Fabric8Labs can print 100% density, whereas Desktop Metal is highly porous. Also Fabric8Labs can directly print pure copper, which has historically been very difficult. The process is also more energy efficient and better suited for small complex parts. Desktop Metal serves a different market in terms of material and size.

disclaimer: I'm a GP at Asimov Ventures and invested in Fabric8labs' pre-seed round.

FrostKiwi|1 year ago

Super interesting approach.

> "directly print pure copper, which has historically been very difficult"

SLM [1] has been able to 3D print Copper with precision down to the size of a mechanical pencil's lead for a long time already. In what way is ECAM better? Is it more precision + no need to handle powder + no need for laser source and containment - ECAM being slower, or am I missing some crucial feature?

[1] https://en.wikipedia.org/wiki/Selective_laser_melting

dpain|1 year ago

In general, the ECAM process is actually a highly energy efficient means of manufacturing especially when compared with other metal AM techniques that use either a laser or furnace to thermally process the material. Specifically, there's quite a lot of energy that goes into making the metal powders that is avoided as the input to the ECAM system is a precursor material several steps upstream of a typical refined metal.

kragen|1 year ago

in general electrolytic processes are very energy-intensive, and i'm sure fabric8labs's process is no exception

FrostKiwi|1 year ago

Interesting!
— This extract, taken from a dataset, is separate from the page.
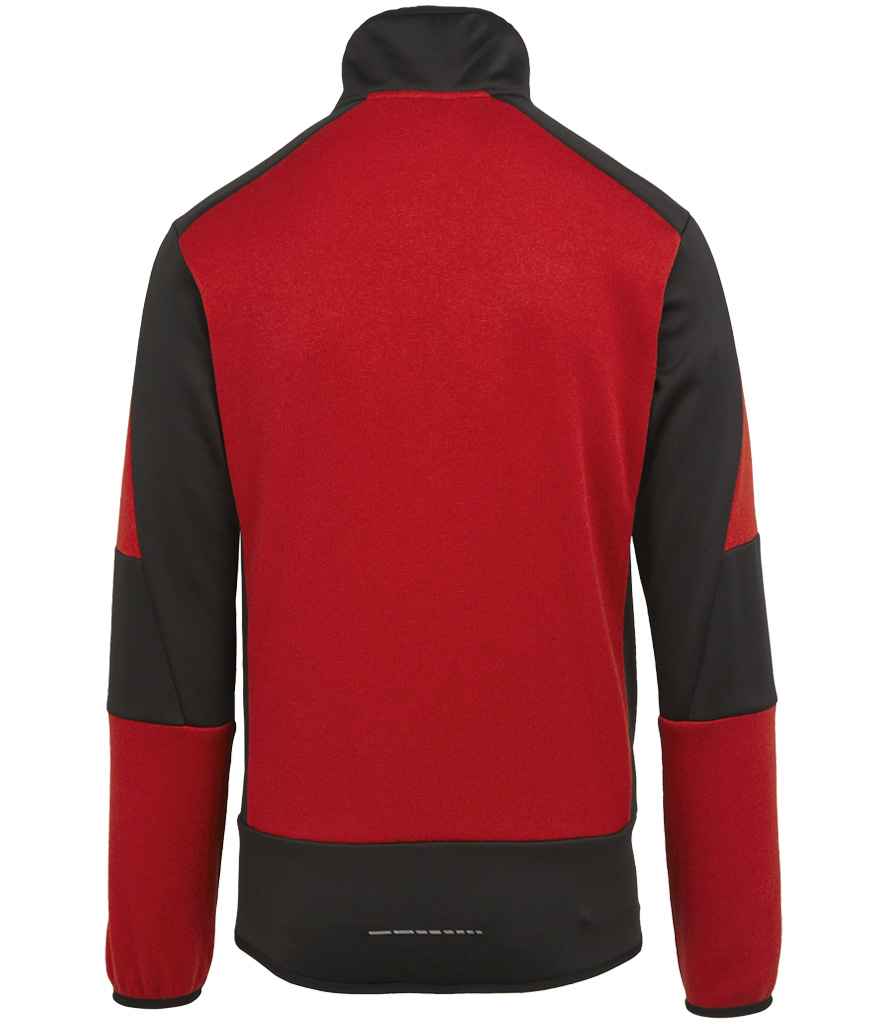 Regatta E-Volve Unisex Knit Effect Midlayer Top - BACK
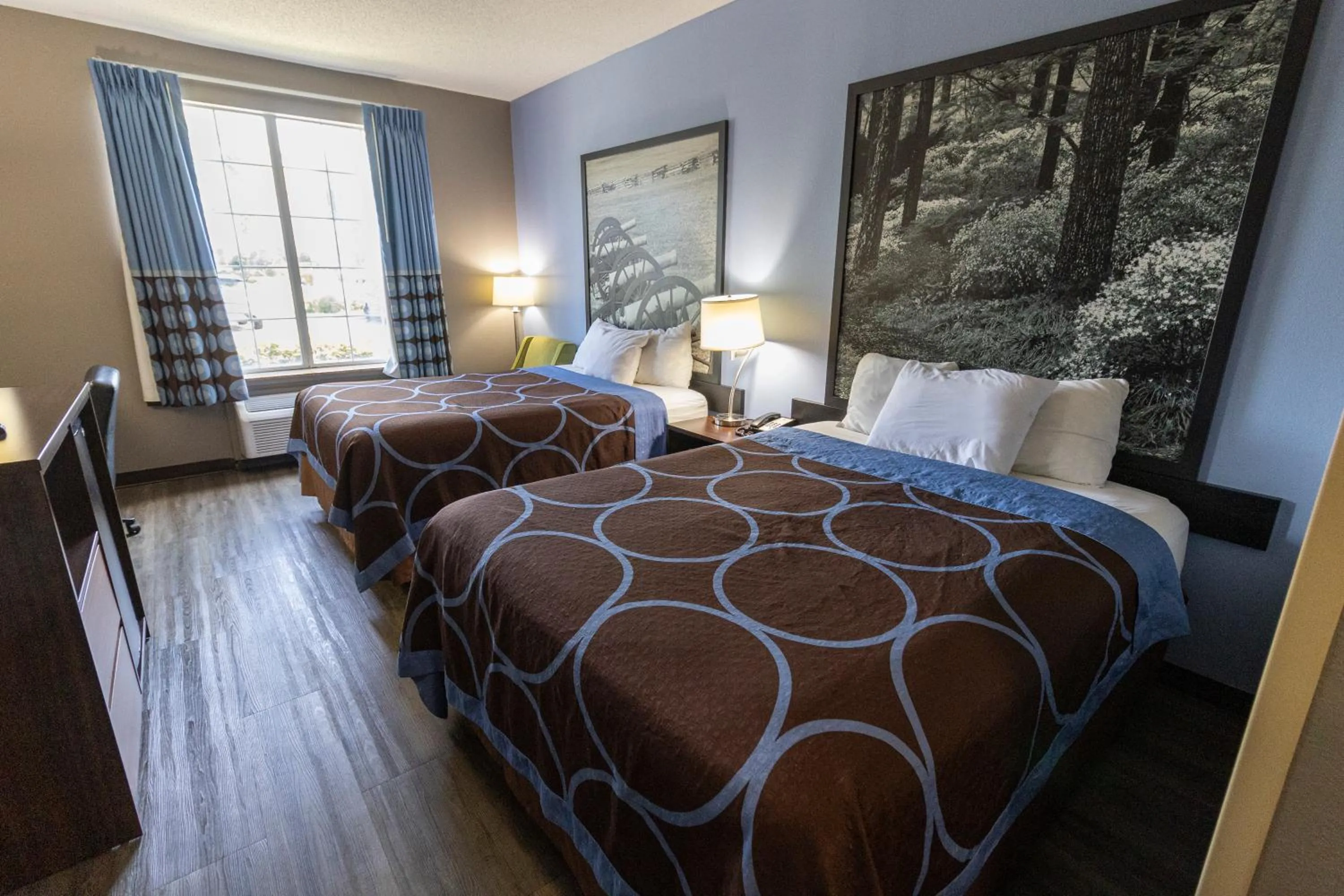 Queen Room with Two Queen Beds - Non-Smoking in Super 8 by Wyndham Smithfield-Selma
Can you reference some numbers? Other processes such as SLM and DED require a powerful laser, starting from 3000W. When talking about copper specifically and especially when wanting higher processes speed, you need higher wavelength blue laser reaching 10000W of power. But on the flipside, the process can be quite quick. Non-laser alternatives like Metal Paste Deposition need a furnace, though I'm unsure of the power requirements there.

Any idea or references on how ECAM would compare to that?

heisenbit|1 year ago

Based on the graph the process is producing way less CO2 than other additive processes. Being low temperature this intuitively seems a credible claim. Maybe you are concerned about high currents which is true but since voltage is low that does not multiply to much.